The UN says voting on the whole went smoothly
The elections were aimed at ending a long civil war, with 32 candidates, including incumbent Joseph Kabila, contesting the presidency.
More than 9,000 candidates were running for parliament and some 25m voters, were protected by the biggest UN peacekeeping operation in the world.
Counting is already under way, but full results are not expected for weeks.
Voting started at 0600 local time (0500 GMT in the west of the country and 0400 in the east), though correspondents said polling stations opened up to an hour late in some places.
A spokesman for the United Nations said the election had gone smoothly although there were technical difficulties in some places, such as voting material not being in place, or inaccurate voters' lists.
Many people walked miles to get to the polling stations, and some queued overnight, waiting for them to open.
The BBC's Joseph Winter, in Kinshasa, said voter turnout at the polling stations he visited had been around 70 percent.
"We are hungry - we want a leader who knows our suffering," voter Christine Tumba told our correspondent as she came out of Notre Dame Cathedral to go to the polling station next door.
"People are dying every day but where is the government?" she said.
Donatien Kalinga said his heart was "full of joy" at the prospect of voting for the first time.
"I hope the Congolese people will now benefit from the riches that the good Lord blessed us with - diamonds, gold, copper," he said.
The capital, where several people died this week, was calm throughout the day.

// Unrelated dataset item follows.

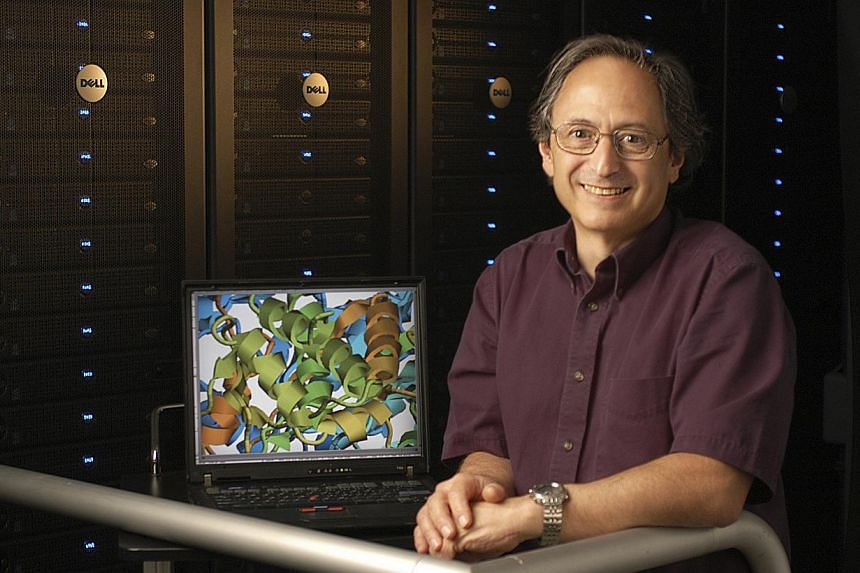 Dr Michael Levitt smiles in an undated handout photo provided by Stanford University on Wednesday, Oct 9, 2013.One of the three winners of the Nobel Chemistry Prize, Dr Levitt, said on Wednesday he was essentially awarded for work he did when h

Police drove around the streets of Kinshasa and UN peacekeepers were stationed at strategic points.
The BBC's Karen Allen, in eastern DR Congo, says UN peacekeepers in armoured vehicles and trucks were stationed outside polling stations in riot gear in case violence broke out.

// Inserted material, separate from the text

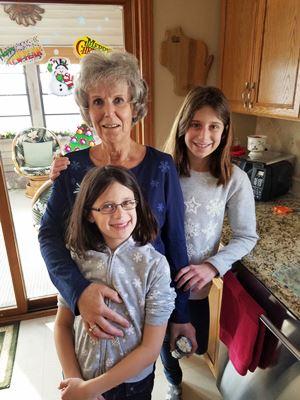 girls-and-grandma-in-kitchen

Eleven voting stations were damaged in the south-eastern Kasai region, the independent electoral commission was quoted as saying by the AFP news agency.
Three people were hurt in the central town of Mbuyi-Maji - stronghold to opposition leader Etienne Tshisekedi, whose party is boycotting the vote - when a petrol bomb was thrown at a polling station, AFP said.

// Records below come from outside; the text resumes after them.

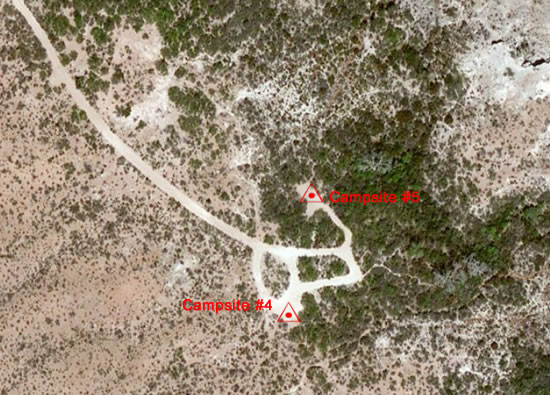 Aerial View Sites 4 and 5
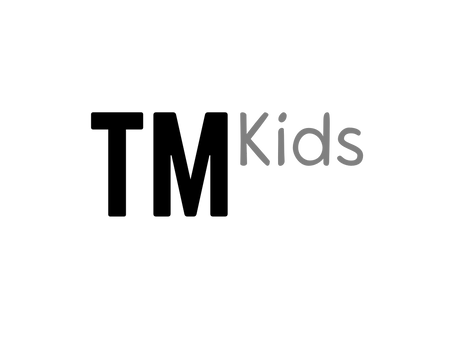 TM Kids Logo small.PNG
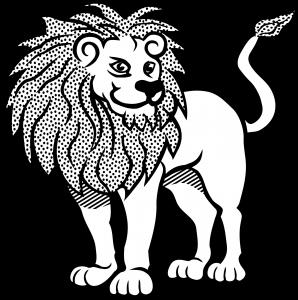 dibujo de leon para colorear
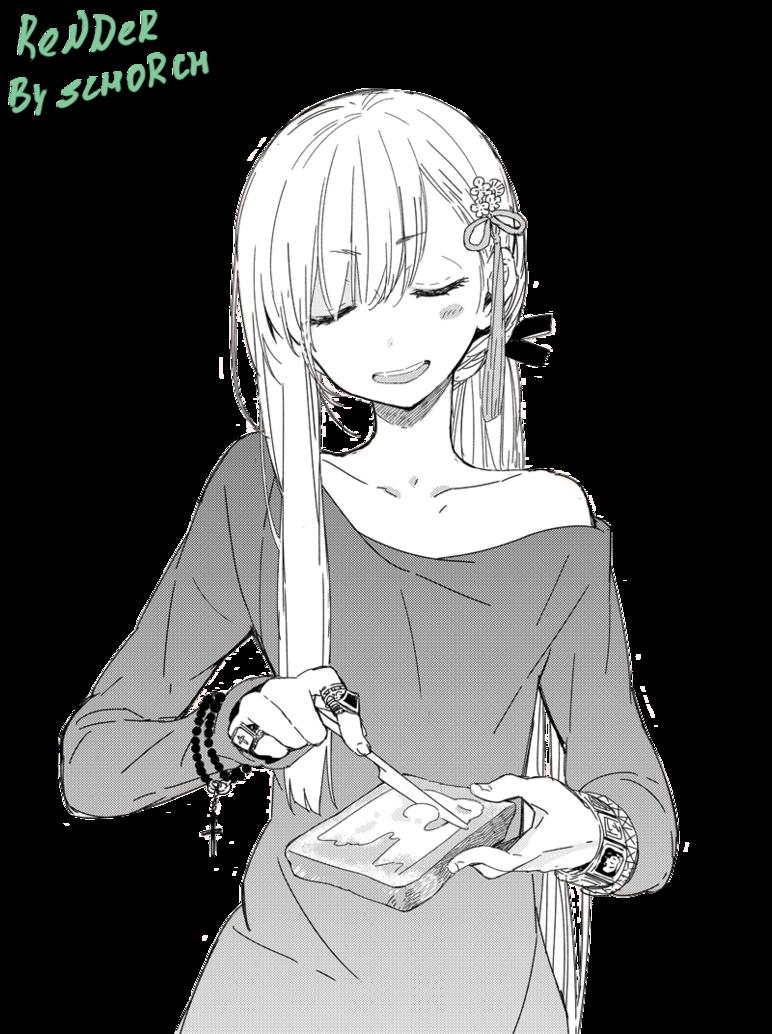Anime girl white hair render tìm với google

On Friday, a soldier loyal to presidential candidate Azarias Ruberwa was killed and two others wounded in a clash with security forces protecting the incumbent, Joseph Kabila, as the two groups met on the way to their respective rallies.
The killing echoed an incident on Thursday, when two policemen were killed when troops loyal to candidate Jean-Pierre Bemba opened fire during a pro-Bemba rally.
Correspondents say the incidents highlight the problem of former rebel leaders-turned-presidential candidates, who are still able to muster their own troops.
The most serious concerns about the polling process were in the east, which saw the worst of the conflict in the 1997-2002 civil war and where militia groups remained active until recently.
At least four people were killed and 13 others injured last week during electoral campaigning in North Kivu province, international watchdog group Human Rights Watch reports.
There was a steady stream of voters to polling stations
It was only on Wednesday this week that the three main militia groups in the troubled eastern province of Ituri agreed to lay down arms.
The presidential candidates include the four vice-presidents who took office in 2003 in terms of a transitional power-sharing deal.
Three of the four vice-presidents are the leaders of former armed factions.
Some opposition candidates accuse Mr Kabila of being backed by the international community, and are already unofficially complaining about what they say are irregularities in the voting, the BBC's Mark Doyle reports.